[What is expected]
Please carry on the article about the Charley Pride single "Let a Little Love Come In" from the point where it stops.

[Selected text]
Single by Charley Pride

from the album Greatest Hits, Volume 2
- B-side: "Night Games"
- Released: May 1985
- Recorded: March 1985
- Studio: Music City Music Hall (Nashville, Tennessee)
- Genre: Country; Countrypolitan;
- Length: 2:57
- Label: RCA Victor
- Songwriter(s): Bob McDill
- Producer(s): Blake Mevis

Charley Pride singles chronology
| "Down on the Farm" (1985) | "Let a Little Love Come In" (1985) | "The Best There Is" (1985) |

= Let a Little Love Come In =

"Let a Little Love Come In" is a song written by Bob McDill, and recorded by American country music artist Charley Pride. It was released in May 1985 as the second single from his Greatest Hits, Volume 2 compilation album. The song became a top 40 hit on the Billboard country chart.

Captioned web images
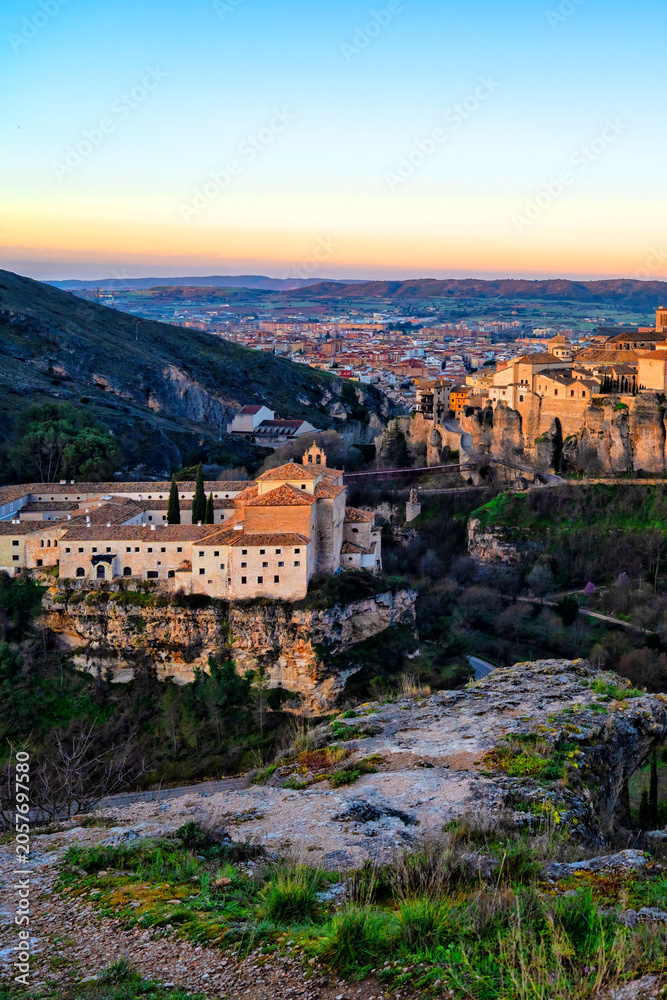 Obraz premium Spain. Cuenca. Castile La Mancha. Summer tourism and travel in Spain. Spanish Architecture and History 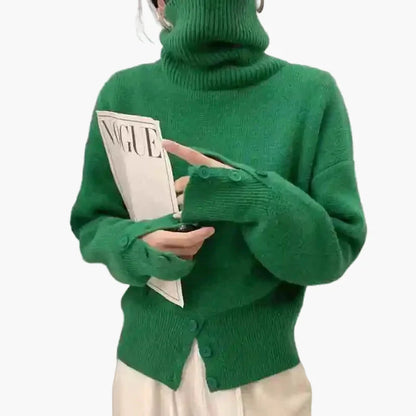 Women's knitted sweater with stand-up collar and button placket – fashionable casual look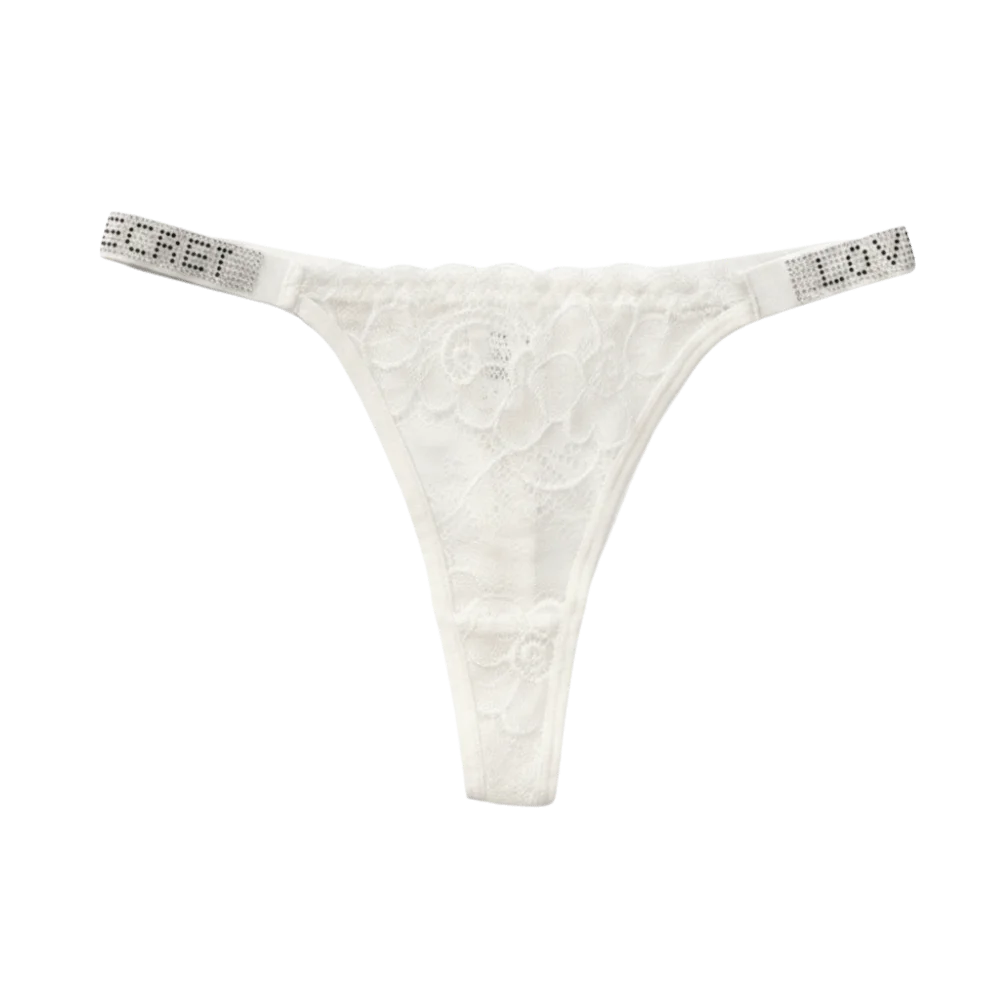 Women's Lace Thong Panties – Seamless Mid-Rise T-Back Lace Thong Panties Axl White 1XL 1pc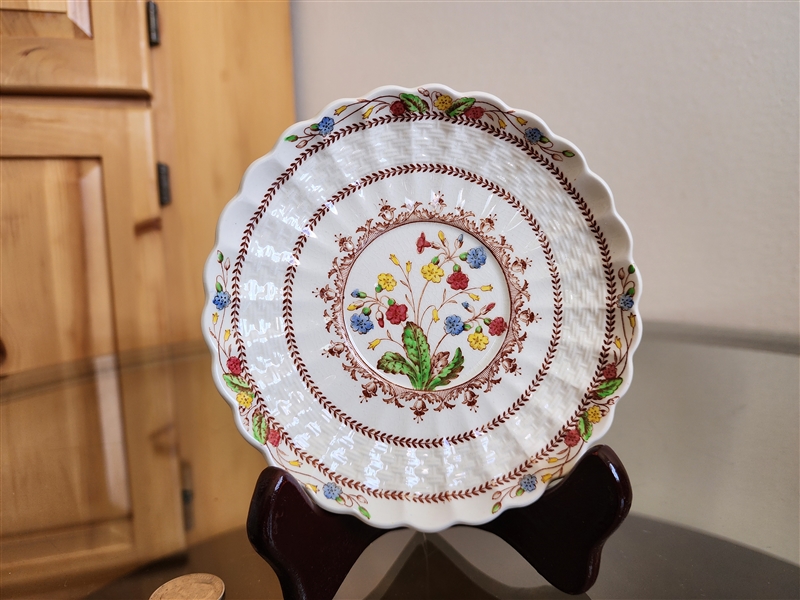 Spode Cowslip porcelain saucer with multi-color flowers and heavy crazing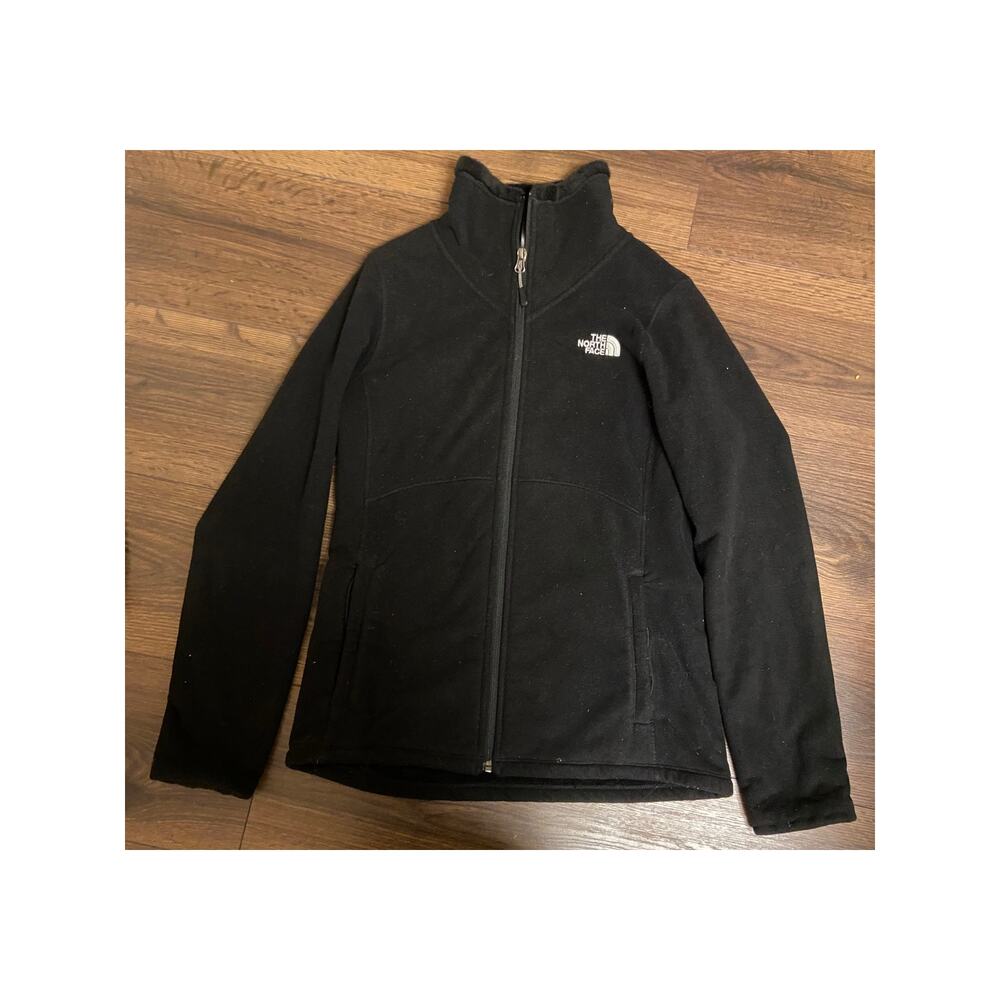 North Face women's black fleece zip up size: Small petite
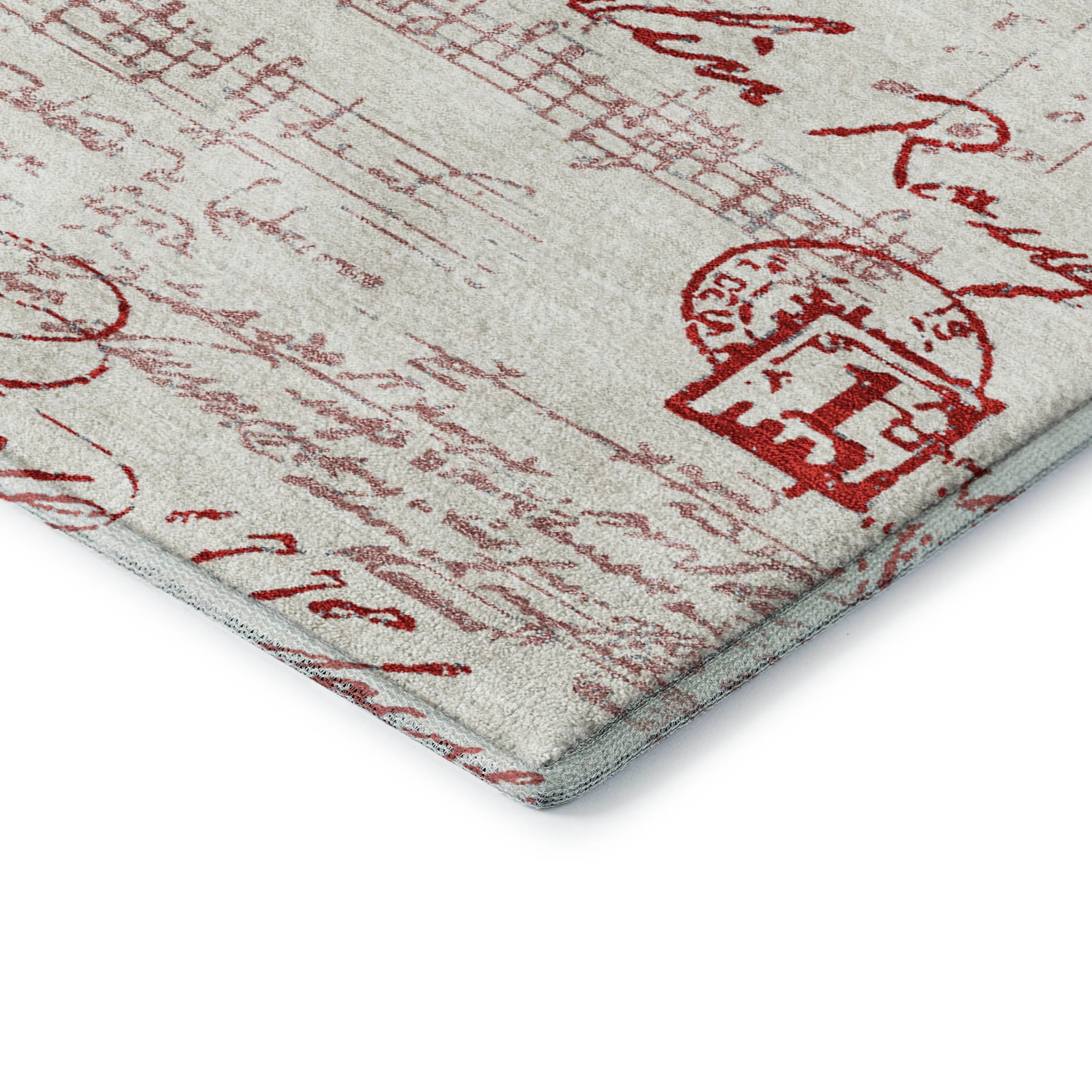 Seville Machine Washable Transitional Red Rug 1'8" x 2'6" #shape_Rectangle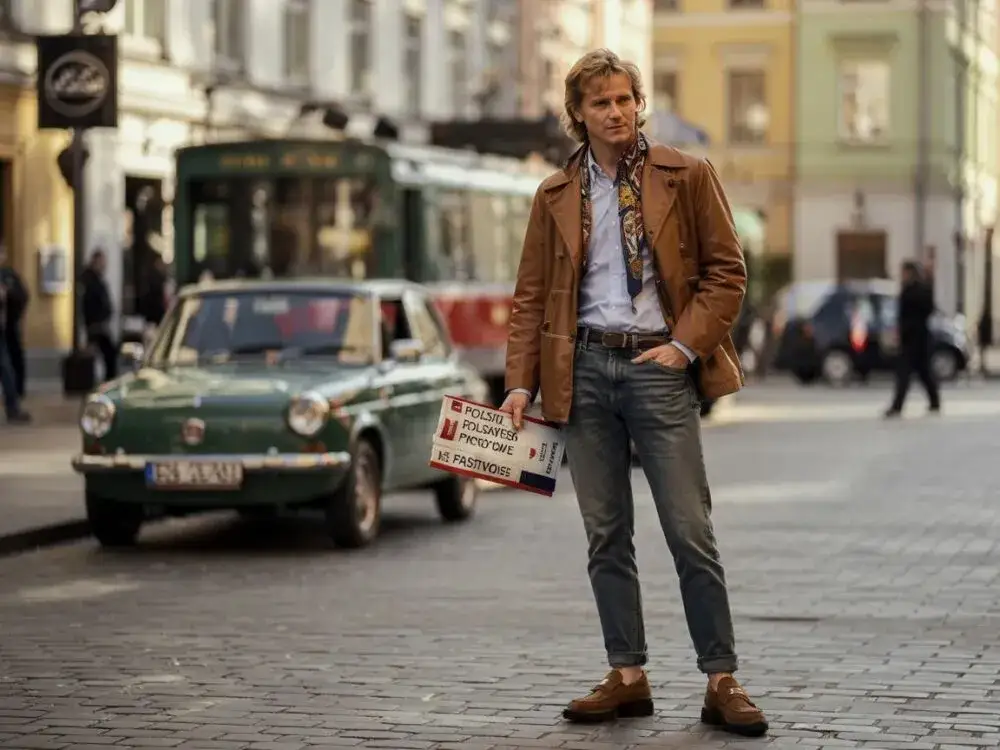 Męska moda PRL lata 70 80 stylizacje Borewicz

[Task output]
==Background and content==
Charley Pride's sound a style began to transition more towards country pop rather than the traditional country of his earlier years. This style continued into the early 1980s while he was still on RCA Records. This sound was also exemplified on "Let a Little Love Come In," which was composed by Bob McDill. The song was recorded in March 1985 at Music City Hall, a studio located in Nashville, Tennessee. The session was produced by Blake Mevis, whom had previously composed material that Pride recorded. Mevis had also produced Pride's last single release, "Down on the Farm."

==Release and reception==
"Down on the Farm" was released as a single via RCA Victor Records in January 1985. The song spent 11 weeks on the Billboard Hot Country Songs chart and peaked at number 34 on the list in August 1985. It was Pride's third single in over a decade to miss the country top ten. His previous releases, "Down on the Farm" and "Missin' Mississippi," also missed the country top ten. It was later released on Pride's 1985 compilation record entitled Greatest Hits Vol. 2.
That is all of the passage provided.